ツッコミどころの多い眼鏡屋さん

ののあ@各書店で書籍発売中

第1話


 福井県にあるメガネの町に出張。

 せっかくなのでメガネのひとつでも見繕ってみようと考えた私は、目についた雰囲気の良さげな店に足を踏み入れた。


「いらっしゃいませー」


 大阪の服装がパンサーなおばちゃんっぽい店員に驚きつつ、店内を見て回る。


「色々あるんだなぁ。カラフルなの、渋い色合い。お、これはモノクルかな?」


 想像以上の種類に出迎えられて、気分はテーマパークである。

 少しずつ横に移動しながら陳列されたメガネを眺めるだけで楽しい。これは思わず買っちゃいそうだ。

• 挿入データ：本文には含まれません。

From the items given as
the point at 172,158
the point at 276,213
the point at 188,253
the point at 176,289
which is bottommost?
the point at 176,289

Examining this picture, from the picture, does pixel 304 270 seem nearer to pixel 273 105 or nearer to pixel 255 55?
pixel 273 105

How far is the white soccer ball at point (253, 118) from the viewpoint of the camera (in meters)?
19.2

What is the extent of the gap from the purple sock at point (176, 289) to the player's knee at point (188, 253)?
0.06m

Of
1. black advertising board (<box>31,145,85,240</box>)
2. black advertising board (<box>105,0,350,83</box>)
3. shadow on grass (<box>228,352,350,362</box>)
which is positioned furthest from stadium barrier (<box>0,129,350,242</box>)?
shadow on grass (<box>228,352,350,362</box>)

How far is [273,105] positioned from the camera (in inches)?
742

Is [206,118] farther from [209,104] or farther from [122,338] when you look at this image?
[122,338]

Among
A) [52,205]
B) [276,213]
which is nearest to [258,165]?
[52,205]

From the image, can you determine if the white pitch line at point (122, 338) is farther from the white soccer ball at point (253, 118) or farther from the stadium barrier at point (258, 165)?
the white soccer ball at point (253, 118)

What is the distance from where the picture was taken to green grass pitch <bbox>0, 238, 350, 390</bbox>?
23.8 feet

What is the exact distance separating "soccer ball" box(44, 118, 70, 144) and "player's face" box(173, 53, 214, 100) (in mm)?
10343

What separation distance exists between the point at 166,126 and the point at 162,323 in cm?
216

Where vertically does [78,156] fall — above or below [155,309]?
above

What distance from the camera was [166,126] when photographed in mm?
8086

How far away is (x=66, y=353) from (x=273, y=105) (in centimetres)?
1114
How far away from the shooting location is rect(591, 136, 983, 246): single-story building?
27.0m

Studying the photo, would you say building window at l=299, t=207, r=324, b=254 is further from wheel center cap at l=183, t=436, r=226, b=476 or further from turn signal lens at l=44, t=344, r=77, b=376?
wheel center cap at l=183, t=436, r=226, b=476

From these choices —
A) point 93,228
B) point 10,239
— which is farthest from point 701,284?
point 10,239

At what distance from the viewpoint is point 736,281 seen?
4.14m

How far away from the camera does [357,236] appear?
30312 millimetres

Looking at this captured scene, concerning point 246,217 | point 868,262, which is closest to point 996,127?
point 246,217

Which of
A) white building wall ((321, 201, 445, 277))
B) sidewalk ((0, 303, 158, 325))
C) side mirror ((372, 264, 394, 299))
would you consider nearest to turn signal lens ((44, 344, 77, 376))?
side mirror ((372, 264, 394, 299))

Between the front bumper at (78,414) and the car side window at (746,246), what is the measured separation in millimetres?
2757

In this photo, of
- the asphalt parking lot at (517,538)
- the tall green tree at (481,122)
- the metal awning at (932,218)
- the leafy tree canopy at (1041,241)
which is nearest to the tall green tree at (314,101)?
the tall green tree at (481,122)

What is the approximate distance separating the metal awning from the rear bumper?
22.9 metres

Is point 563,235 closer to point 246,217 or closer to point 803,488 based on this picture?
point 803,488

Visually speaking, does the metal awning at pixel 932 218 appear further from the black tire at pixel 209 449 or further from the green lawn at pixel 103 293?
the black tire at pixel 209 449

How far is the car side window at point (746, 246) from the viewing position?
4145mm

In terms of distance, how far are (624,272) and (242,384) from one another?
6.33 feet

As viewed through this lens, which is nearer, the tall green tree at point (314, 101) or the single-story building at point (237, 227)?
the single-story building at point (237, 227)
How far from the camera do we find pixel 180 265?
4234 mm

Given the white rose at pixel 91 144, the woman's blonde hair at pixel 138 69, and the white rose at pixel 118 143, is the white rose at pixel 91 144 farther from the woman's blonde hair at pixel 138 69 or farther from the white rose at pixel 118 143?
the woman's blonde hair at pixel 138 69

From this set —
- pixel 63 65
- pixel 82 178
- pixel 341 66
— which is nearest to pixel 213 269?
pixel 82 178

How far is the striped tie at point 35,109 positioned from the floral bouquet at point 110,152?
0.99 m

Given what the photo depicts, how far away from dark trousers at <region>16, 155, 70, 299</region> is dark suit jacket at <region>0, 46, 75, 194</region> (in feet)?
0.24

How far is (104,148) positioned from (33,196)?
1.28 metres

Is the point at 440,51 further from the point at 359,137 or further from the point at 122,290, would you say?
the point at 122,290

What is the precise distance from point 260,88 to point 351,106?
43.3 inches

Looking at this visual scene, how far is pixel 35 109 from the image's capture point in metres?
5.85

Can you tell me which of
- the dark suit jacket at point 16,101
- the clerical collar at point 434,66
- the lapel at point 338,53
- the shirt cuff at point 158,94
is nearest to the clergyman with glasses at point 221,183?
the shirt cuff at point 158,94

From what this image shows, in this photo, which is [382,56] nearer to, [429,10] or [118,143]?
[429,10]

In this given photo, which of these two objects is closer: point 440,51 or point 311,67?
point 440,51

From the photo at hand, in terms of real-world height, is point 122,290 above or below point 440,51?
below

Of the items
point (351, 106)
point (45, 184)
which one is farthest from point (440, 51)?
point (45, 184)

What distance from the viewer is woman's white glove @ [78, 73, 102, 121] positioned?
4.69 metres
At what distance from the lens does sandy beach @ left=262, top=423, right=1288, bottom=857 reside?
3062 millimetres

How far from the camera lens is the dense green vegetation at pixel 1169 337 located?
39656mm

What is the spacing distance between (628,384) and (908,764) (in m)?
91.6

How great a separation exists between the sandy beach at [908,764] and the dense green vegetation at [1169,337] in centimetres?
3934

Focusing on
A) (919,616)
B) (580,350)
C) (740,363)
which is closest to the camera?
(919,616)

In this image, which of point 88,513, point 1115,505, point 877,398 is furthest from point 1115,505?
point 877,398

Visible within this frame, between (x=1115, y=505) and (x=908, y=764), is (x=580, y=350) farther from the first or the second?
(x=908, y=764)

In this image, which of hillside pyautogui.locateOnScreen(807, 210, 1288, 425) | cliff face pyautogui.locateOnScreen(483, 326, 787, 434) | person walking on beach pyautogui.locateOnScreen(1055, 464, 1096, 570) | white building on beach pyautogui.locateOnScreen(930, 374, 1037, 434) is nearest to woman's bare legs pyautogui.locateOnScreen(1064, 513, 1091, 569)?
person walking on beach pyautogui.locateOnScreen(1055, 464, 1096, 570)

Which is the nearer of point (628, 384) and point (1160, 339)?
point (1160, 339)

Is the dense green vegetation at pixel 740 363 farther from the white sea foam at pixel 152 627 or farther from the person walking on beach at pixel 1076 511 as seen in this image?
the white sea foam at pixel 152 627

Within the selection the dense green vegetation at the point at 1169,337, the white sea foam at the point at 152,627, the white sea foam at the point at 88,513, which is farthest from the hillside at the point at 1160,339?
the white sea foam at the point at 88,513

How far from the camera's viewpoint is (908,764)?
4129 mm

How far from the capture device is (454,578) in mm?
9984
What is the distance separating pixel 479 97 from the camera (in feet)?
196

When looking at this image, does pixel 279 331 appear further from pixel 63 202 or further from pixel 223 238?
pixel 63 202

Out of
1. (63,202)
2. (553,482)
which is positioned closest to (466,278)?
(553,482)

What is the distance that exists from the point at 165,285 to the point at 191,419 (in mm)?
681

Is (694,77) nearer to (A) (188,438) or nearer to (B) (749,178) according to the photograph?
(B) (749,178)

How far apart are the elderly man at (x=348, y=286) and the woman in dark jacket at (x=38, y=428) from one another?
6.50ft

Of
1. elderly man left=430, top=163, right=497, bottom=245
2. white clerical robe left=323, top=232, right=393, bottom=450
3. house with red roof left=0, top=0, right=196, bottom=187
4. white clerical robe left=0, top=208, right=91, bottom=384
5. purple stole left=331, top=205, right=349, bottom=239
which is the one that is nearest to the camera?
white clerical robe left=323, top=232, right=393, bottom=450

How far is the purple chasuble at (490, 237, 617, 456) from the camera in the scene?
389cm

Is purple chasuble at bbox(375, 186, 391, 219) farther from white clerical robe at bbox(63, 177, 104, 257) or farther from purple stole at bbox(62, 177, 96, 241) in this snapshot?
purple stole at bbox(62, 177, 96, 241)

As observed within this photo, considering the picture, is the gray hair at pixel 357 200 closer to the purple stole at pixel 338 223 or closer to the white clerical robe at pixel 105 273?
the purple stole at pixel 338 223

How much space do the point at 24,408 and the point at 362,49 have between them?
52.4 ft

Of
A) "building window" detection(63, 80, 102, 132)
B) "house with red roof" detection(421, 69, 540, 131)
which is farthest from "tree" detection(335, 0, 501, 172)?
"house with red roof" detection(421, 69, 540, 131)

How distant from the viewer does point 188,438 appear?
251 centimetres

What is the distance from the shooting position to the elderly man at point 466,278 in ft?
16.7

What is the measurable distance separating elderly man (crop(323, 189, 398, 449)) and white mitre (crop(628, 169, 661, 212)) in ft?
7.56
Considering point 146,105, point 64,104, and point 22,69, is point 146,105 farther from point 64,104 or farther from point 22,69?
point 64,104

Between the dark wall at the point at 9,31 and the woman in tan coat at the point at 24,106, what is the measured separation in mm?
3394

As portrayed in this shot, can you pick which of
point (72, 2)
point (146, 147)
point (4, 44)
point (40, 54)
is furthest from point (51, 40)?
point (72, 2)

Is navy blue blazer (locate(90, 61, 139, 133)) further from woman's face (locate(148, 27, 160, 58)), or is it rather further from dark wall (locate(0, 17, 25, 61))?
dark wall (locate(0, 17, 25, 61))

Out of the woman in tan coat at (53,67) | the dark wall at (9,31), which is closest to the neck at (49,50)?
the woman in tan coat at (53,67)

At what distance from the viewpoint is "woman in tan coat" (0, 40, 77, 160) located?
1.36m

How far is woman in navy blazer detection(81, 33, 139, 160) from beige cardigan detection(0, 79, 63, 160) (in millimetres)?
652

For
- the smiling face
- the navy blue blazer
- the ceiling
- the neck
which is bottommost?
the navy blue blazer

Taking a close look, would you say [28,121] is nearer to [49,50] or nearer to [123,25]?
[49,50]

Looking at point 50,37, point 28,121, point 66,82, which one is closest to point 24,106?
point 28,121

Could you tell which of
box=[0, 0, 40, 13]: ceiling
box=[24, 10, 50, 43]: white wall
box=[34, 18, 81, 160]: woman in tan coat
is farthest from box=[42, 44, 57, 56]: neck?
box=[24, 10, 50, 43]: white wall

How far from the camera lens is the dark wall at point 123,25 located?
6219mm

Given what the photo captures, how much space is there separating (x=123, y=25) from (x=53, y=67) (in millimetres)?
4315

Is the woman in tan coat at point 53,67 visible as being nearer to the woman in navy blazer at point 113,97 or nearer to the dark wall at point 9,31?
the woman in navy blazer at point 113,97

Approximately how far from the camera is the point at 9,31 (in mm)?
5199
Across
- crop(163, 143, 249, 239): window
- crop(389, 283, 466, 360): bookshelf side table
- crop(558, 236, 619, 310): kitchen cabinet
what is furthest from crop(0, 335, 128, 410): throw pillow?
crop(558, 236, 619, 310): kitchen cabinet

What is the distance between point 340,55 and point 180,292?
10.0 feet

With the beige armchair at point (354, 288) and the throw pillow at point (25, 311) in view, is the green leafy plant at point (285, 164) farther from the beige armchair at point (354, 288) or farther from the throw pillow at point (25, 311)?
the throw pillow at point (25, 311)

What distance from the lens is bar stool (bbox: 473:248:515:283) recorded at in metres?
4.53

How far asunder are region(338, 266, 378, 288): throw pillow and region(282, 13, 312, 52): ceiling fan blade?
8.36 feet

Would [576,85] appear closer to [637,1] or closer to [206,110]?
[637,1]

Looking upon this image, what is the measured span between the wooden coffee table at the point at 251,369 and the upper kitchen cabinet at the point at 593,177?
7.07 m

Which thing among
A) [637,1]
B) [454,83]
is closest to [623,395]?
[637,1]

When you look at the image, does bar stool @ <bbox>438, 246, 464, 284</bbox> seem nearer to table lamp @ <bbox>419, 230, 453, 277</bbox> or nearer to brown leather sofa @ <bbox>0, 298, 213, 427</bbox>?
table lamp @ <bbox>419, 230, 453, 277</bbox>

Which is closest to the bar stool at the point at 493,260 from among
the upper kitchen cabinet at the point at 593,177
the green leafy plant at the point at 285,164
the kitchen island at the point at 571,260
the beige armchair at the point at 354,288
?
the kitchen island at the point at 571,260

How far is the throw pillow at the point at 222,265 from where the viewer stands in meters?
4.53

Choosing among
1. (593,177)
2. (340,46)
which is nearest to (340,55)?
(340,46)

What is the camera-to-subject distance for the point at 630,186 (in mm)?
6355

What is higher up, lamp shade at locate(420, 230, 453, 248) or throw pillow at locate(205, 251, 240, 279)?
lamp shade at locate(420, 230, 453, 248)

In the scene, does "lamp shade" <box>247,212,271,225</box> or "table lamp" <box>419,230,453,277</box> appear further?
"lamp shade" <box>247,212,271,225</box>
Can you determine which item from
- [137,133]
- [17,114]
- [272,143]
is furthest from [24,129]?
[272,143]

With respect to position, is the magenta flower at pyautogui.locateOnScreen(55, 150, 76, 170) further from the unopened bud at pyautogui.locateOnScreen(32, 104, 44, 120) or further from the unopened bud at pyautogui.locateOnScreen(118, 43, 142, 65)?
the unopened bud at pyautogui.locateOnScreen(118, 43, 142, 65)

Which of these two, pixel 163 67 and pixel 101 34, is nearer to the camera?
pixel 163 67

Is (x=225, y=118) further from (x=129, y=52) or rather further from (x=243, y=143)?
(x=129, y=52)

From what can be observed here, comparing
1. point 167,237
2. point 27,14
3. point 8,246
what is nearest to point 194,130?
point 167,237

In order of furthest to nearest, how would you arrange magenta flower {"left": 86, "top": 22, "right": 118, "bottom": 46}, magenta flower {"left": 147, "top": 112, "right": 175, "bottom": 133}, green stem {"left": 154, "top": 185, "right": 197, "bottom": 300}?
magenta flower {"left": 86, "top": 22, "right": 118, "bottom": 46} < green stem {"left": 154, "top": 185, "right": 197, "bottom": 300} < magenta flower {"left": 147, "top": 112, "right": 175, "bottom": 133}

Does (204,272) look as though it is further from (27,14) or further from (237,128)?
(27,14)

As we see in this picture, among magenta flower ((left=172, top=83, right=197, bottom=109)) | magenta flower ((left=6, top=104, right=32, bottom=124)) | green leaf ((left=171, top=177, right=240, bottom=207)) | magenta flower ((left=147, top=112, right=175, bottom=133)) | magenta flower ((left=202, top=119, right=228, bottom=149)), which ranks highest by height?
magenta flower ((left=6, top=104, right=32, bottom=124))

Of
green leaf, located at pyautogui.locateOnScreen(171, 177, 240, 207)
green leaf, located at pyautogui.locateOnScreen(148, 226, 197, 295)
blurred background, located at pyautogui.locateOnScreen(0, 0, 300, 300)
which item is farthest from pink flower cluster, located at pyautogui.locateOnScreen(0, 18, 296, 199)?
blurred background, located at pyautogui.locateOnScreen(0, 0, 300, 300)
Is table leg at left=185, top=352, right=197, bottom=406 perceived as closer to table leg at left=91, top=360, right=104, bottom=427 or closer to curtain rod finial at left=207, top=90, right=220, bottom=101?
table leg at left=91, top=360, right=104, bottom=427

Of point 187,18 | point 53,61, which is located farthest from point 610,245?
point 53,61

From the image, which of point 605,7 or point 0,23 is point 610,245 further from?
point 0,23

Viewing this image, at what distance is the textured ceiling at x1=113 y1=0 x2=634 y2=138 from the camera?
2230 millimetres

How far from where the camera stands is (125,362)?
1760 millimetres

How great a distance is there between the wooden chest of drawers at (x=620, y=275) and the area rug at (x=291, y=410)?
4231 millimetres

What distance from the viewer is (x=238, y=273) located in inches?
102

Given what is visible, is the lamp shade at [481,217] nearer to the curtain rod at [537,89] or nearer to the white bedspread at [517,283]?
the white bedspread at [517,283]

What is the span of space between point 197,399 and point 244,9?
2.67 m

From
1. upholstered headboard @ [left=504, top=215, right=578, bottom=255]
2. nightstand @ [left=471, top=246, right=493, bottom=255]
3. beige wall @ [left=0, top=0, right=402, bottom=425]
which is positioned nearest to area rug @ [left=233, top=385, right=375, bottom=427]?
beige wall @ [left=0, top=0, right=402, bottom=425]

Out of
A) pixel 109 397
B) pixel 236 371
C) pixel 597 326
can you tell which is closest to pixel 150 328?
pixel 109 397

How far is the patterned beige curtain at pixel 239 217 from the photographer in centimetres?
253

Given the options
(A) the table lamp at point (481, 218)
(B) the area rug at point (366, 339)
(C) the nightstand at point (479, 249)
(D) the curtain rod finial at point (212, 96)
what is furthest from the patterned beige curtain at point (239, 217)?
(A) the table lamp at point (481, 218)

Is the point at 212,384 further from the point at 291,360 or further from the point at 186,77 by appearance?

 すると、なんだか不思議な物を見つけたので店員さんに尋ねてみた。


「すみません、この透けるメガネとは?」

「あー、それはねぇ、物が透けて見えるメガネだね」


 なにそれスゴイ。


「骨組みが見えるスケルトンなメガネなんです?」

「かけてみれば分かるよ」


 促されるままにかけると、店の外が透けて見えた。

 

「超技術!!」

「横のダイヤルを回すと透け具合を調整できるよ。合言葉はマシマシ、ヘルヘルだね」

「幾らですか?」

「百万ガバチョ」


 持ってねえ!? つうかどこのお金だそれは初耳だわ!!


「お買い得だね!」

「えっと、じゃあこっちのメガネは……」

「かけてみれば分かるよ」


 言われるままにメガネを装着。

 おばちゃんが手鏡を渡してきたので確認する。


「目が●び太くんみたいになるメガネだよ」

「奇怪すぎる!!! 新手のジョークグッズかよ!」


→ 3 3


「●び太くん好きにはマストだね」

「の●太くん好きがそんなに多いの?」

「日本が誇る有名作品なんだから当たり前でしょ。それともコ●ン君のほうが好きなクチ? 発信機付き追跡メガネもあるよ」


 真実はいつもひとつじゃねーんだわ。


「ほ、他! 何かおススメのとかあります?」

「お客さん、もしかしてメガネ好き? それならとっときのがあるよ」


 思わせぶりにおばちゃんが取り出したのは、黒いメガネだった。


「これは……?」

「付けるだけであら不思議。覚えたものを忘れなくなる凄いメガネさ」

「そりゃすごい! 記憶力を向上させるってことですか」


 どういう原理かわからんけど。


「どう使うんです?」

「かけてみて。そうそう、で、次にこのピカッ! と光って記憶を消し飛ばしそうな装置をじっと見て~~。はい、ふらーっしゅ」


 カッ!!


「おおすごい! そんな某国の対宇宙人秘密組織が使ってそうな怪しい光を喰らっても記憶が消えてな――って!! そっちの道具の方が凄いだろ?!!」


 とどのつまりこの黒いメガネ、ただのサングラスじゃねえかその辺で売ってるわ!!



「あれー? ここはどこ、私は誰???」

「あんたの記憶が消えてどーすんだよ!!?」


 その後、あの怪しいメガネ屋さんがどーなったかは知らない――。